Job =>
Every line from the line containing "Of the choices" through the final line below is to be repeated exactly; no other line is.

Dataset excerpts =>
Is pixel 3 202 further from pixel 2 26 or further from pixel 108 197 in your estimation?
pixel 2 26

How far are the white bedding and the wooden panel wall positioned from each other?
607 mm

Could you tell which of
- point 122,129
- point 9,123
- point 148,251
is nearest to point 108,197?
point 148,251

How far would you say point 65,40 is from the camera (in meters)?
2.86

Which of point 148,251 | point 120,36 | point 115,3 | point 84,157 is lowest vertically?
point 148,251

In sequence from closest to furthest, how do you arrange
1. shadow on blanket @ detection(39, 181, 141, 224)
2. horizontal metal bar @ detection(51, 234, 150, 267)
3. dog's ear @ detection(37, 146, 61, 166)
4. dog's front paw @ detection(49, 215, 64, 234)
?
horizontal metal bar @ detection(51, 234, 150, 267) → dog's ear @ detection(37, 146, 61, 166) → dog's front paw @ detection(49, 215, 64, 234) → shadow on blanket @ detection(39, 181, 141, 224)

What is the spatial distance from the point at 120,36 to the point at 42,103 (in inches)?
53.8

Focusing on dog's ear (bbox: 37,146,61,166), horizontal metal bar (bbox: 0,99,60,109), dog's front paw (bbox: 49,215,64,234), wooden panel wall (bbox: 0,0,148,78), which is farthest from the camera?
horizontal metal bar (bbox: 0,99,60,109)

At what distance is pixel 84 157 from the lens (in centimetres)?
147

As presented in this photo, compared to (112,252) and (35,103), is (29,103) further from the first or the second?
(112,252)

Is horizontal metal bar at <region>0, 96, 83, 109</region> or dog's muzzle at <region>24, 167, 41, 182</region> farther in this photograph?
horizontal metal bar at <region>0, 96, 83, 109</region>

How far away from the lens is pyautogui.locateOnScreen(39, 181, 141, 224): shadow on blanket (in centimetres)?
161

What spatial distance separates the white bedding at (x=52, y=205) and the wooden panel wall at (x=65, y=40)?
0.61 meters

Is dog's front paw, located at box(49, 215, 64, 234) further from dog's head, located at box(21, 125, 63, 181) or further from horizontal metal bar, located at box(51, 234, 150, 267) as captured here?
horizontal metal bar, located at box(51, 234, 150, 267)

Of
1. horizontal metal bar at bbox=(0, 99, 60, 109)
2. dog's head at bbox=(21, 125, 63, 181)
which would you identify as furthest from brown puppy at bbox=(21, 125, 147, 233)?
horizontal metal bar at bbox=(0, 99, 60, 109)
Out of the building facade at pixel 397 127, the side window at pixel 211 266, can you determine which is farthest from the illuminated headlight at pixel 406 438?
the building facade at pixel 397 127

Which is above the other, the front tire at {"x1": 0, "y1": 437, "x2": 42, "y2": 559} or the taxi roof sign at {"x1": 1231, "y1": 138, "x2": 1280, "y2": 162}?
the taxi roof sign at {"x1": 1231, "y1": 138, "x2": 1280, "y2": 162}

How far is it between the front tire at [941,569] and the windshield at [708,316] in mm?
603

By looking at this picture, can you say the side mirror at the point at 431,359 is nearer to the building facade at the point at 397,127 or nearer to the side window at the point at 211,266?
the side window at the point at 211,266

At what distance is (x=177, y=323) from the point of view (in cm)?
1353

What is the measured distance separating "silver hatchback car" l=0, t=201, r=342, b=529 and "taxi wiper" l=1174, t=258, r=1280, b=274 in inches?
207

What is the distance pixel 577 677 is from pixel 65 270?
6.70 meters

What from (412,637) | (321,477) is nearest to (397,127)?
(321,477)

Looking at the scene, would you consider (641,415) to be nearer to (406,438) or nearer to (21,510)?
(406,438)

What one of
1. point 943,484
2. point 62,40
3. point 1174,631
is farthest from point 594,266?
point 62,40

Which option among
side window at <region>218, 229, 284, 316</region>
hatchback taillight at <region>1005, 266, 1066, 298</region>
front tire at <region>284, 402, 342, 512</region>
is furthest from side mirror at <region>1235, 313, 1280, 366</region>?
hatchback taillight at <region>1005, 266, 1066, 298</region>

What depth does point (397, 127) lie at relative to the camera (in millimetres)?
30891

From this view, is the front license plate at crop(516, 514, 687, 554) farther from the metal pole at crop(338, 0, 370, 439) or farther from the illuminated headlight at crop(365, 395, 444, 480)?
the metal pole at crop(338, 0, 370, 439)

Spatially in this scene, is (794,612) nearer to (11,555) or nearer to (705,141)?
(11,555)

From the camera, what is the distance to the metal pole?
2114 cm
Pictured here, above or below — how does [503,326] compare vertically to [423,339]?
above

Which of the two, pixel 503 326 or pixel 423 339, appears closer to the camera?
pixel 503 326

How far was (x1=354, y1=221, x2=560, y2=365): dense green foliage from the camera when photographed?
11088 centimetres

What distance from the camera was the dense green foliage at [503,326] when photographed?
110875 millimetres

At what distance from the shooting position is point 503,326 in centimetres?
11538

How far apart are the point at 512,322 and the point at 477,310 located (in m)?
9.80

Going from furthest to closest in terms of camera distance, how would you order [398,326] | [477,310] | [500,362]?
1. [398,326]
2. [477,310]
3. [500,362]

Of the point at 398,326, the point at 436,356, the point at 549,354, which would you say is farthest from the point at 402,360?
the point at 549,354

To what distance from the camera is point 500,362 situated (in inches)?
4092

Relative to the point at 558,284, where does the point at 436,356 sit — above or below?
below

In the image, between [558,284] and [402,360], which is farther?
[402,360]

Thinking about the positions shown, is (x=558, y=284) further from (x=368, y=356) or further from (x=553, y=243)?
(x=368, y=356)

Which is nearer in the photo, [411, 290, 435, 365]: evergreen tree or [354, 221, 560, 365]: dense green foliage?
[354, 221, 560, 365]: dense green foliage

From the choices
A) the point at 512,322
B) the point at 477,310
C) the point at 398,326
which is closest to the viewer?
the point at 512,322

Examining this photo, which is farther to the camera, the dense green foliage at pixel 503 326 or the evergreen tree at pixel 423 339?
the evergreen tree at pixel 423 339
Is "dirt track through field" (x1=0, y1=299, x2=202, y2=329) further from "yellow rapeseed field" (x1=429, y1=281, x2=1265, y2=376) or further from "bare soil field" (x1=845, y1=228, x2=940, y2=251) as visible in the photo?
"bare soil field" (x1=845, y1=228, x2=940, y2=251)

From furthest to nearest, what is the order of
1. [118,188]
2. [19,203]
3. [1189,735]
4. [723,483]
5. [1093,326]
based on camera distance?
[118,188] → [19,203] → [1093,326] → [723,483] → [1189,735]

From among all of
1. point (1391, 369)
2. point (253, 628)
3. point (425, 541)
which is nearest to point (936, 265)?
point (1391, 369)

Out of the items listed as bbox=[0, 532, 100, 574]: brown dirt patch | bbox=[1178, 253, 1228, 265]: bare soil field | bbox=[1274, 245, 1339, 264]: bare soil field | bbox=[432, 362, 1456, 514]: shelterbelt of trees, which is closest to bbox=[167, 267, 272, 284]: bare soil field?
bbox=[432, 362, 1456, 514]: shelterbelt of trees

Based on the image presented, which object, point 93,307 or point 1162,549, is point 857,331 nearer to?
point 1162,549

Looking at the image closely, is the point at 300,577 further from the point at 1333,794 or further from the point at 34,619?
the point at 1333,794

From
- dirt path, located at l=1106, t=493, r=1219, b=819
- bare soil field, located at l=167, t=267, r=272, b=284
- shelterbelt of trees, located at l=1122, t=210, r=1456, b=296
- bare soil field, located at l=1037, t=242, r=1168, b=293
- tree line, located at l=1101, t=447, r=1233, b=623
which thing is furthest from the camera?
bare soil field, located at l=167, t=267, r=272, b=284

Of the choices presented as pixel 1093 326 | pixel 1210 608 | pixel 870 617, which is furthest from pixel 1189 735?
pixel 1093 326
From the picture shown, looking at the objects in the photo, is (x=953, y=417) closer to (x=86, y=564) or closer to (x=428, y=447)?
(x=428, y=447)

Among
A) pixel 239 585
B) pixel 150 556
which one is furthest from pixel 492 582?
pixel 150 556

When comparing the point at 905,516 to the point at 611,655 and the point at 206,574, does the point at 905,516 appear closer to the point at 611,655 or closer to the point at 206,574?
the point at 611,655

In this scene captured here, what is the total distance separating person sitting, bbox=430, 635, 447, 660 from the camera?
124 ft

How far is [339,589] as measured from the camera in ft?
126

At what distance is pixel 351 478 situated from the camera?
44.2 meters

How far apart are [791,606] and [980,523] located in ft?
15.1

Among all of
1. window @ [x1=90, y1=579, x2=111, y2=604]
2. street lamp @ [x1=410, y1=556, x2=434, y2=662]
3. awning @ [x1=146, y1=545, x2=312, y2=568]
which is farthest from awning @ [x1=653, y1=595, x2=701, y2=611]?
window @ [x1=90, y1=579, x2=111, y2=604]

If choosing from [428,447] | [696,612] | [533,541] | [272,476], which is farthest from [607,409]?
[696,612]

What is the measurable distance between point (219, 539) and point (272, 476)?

Exercise answer =>
Of the choices presented as pixel 1093 326 | pixel 1210 608 | pixel 870 617, which is furthest from pixel 1189 735?
pixel 1093 326
From the picture shown, looking at the objects in the photo, is (x=953, y=417) closer to (x=86, y=564) or closer to (x=428, y=447)?
(x=428, y=447)

Among
A) pixel 239 585
B) pixel 150 556
which one is furthest from pixel 492 582?
pixel 150 556

When comparing the point at 905,516 to the point at 611,655 and the point at 206,574, does the point at 905,516 appear closer to the point at 611,655 or closer to the point at 206,574?
the point at 611,655

In this scene captured here, what is the total distance separating person sitting, bbox=430, 635, 447, 660 from the camera?
124 ft

How far is [339,589] as measured from the camera in ft?
126

At what distance is pixel 351 478 situated from the camera?
44.2 meters

How far apart are [791,606] and [980,523] located in ft?
15.1

Among all of
1. window @ [x1=90, y1=579, x2=111, y2=604]
2. street lamp @ [x1=410, y1=556, x2=434, y2=662]
3. awning @ [x1=146, y1=545, x2=312, y2=568]
which is farthest from awning @ [x1=653, y1=595, x2=701, y2=611]?
window @ [x1=90, y1=579, x2=111, y2=604]

If choosing from [428,447] | [696,612] | [533,541] | [272,476], which is farthest from [607,409]?
[696,612]

What is the measurable distance between point (219, 539) and point (272, 476)?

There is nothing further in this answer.